§ Instructions for the task:
Transcribe the data exactly, pictures excluded.

§ Given material:
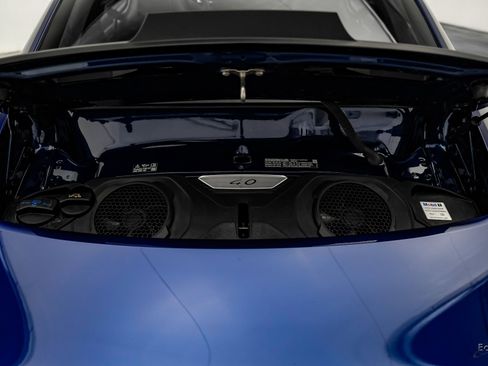 Used 2022 Porsche 911 GT3 image 96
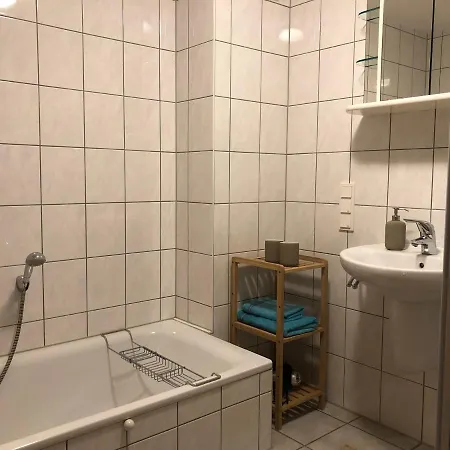 Moselidylle Und Cityflair - Beth アパート コブレンツ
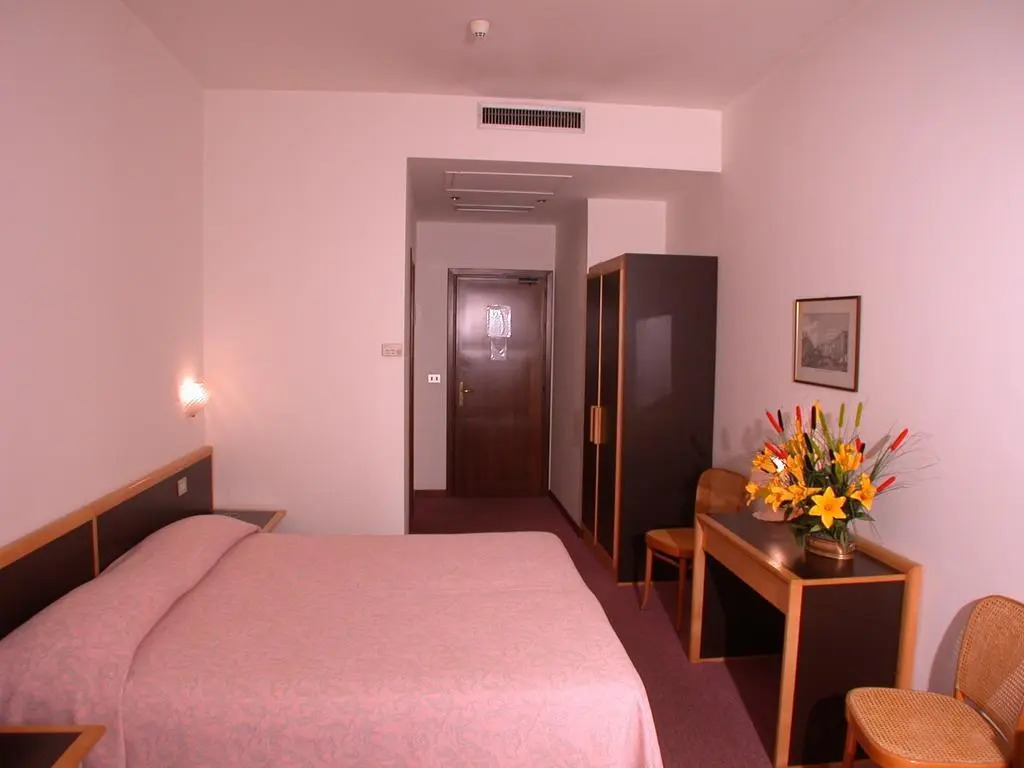 Hotel Belvedere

§ Response box:
 Used 2022 Porsche 911 GT3 image 96
 Moselidylle Und Cityflair - Beth アパート コブレンツ
 Hotel Belvedere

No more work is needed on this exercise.